The White goat Peaks (L to R, Troll, Dascent and Gruff) at left, with Shoe Leather Creek and Purple Mountain at right. Abraham Lake just visible.
Looking east (L), south (C) and west (R) off the summit. The North Saskatchewan River Valley and David Thompson Corridor obvious at left.
Looking west towards Mount Wilson and the Columbia Icefield at distant right. Murchison at distant left.

On descent the second notch (highest one) was much easier. We could both stretch across this time and instead of jumping we could lunge forward and grab good holds on the steep corner wall on the down slope side. The first notch (lowest one) was harder to get into on descent. Ben down climbed it and then went easily up the other side. I started off rapping it but ended up wishing I’d down climbed – there’s lots of good holds even though it’s very steep. I also easily ascended the other side. We were both happy for the rope again on both notches for descent.

Looking along the line of cliffs that confused us early in the morning. We went too far up the approach creek.
One more view of the gorgeous bivy location. Approach is via the left side of the photo.

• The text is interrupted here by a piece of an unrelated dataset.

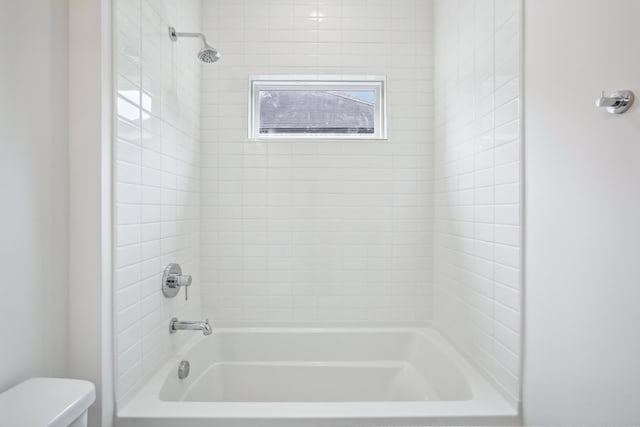 bathroom featuring tiled shower / bath and toilet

The trek back to the vehicles was long and hot from this point. The glacier was soft but we still used the crampons, and Ben figured out a system that worked for his so that was good. We stopped briefly at the lakes for break, but the enormous horse flies chased us off quickly! I’m not sure a bivy would be that attractive with those aggressive flies drawing blood! The side slope section was tedious but soon we were bashing our way down the moraine-like slopes on the avy slope and then back out along the creek.

Mount Cline
85 photos

I really enjoyed climbing Mount Cline and I would highly recommend it as a day trip for fit (and small) parties. Instead of lugging an overnight pack 1000 vertical meters, you can be light and quick with a day pack. Light and quick is almost always safer and less prone to injury in the alpine. Most fit people manage to get to the bivy in 3.5 hours even with a heavier pack, so really the amount of time saved with a bivy is minimal. We took 14 hours but ended up with at least 1 hour of inefficiency, getting lost lower down, and then spending some time higher up figuring out Ben’s crampon issue. I think that for fast and fit people, 12-14 hours is a reasonable expectation for Cline as a day trip. Pick a nice weather window, get an alpine start and go for it!